Data for processing ->

====

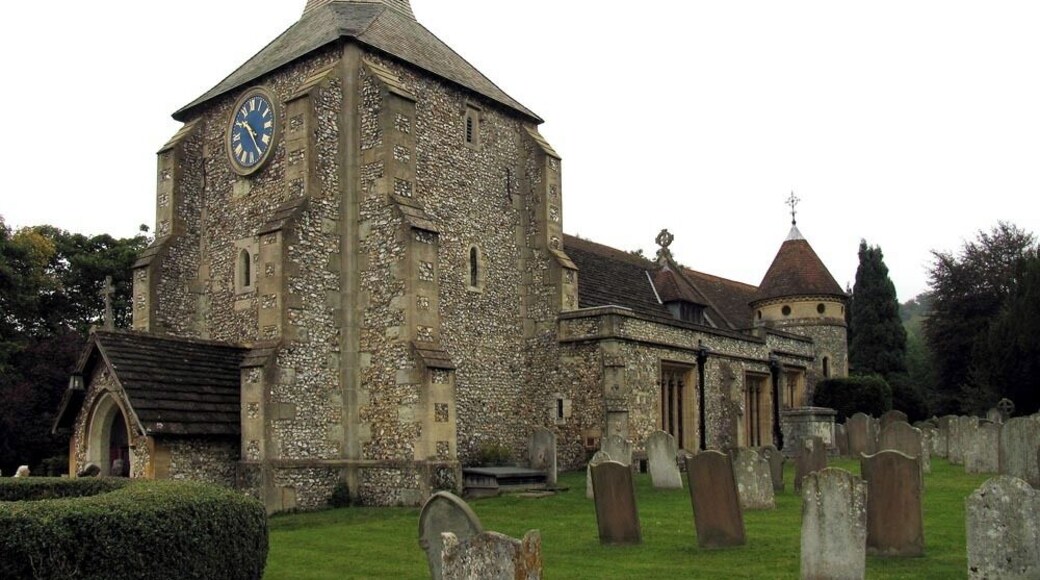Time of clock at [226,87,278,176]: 10:24
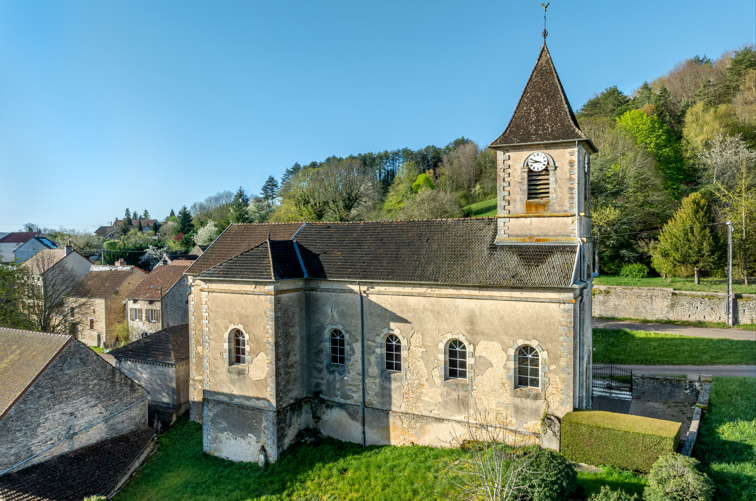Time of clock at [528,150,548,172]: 8:48
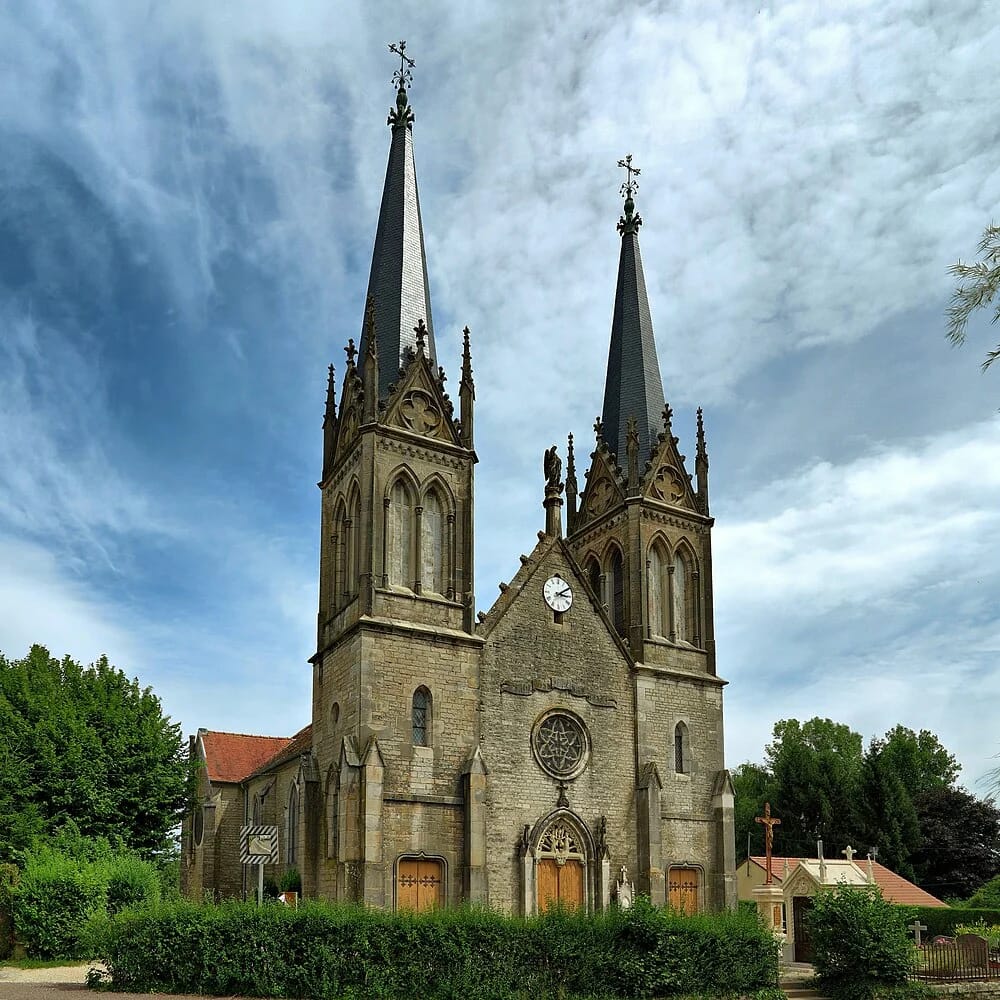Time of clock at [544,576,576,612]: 3:09
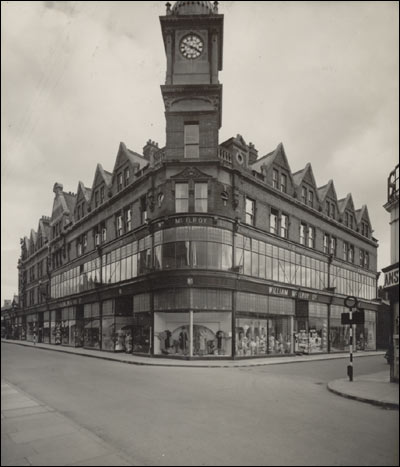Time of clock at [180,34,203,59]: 3:48
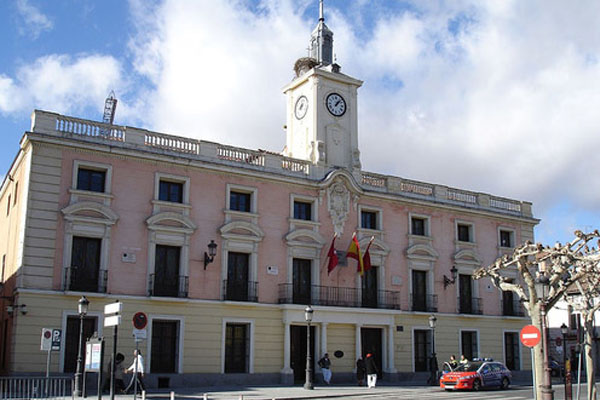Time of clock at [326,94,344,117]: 1:07
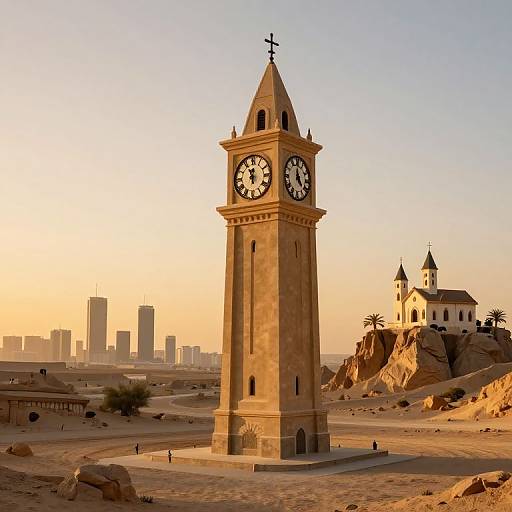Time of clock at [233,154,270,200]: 11:55
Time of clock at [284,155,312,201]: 4:59
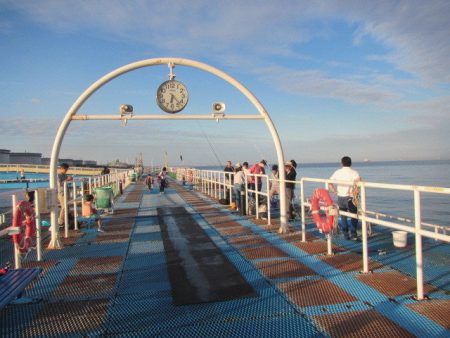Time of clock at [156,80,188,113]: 6:22
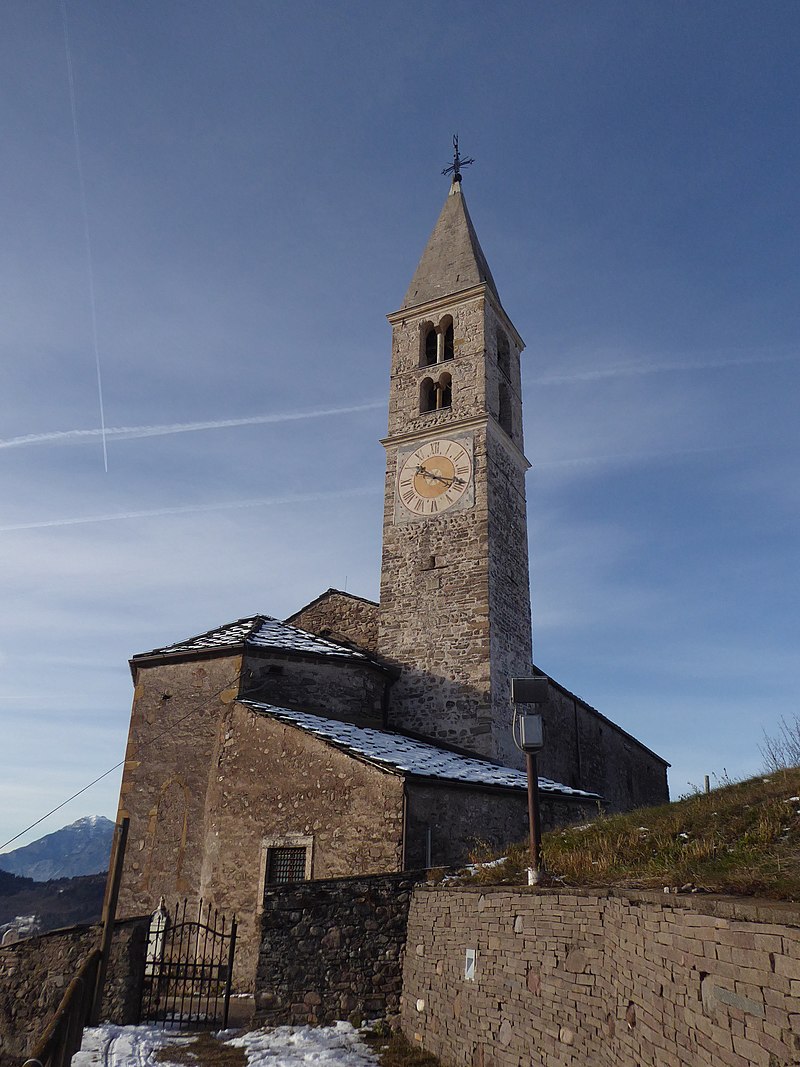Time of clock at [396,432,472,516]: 10:18
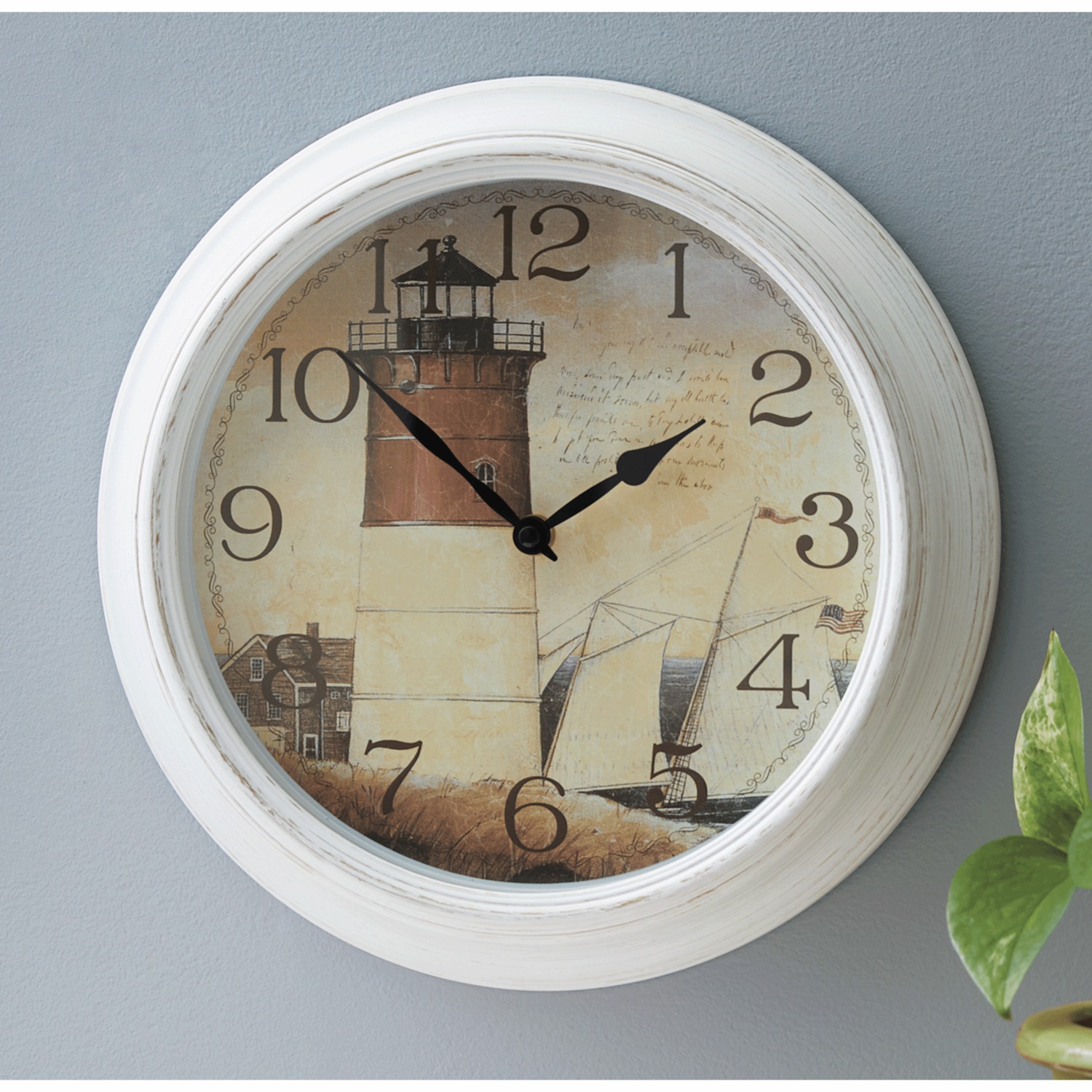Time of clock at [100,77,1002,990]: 1:51
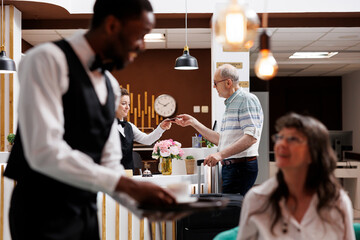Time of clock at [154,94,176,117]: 1:48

====

Set problem ->
Please retype the rows above, from the one containing "Time of clock at [100,77,1002,990]: 1:51" through the final row, word for word, and leave the pictures out of your answer.

Answer ->
Time of clock at [100,77,1002,990]: 1:51
Time of clock at [154,94,176,117]: 1:48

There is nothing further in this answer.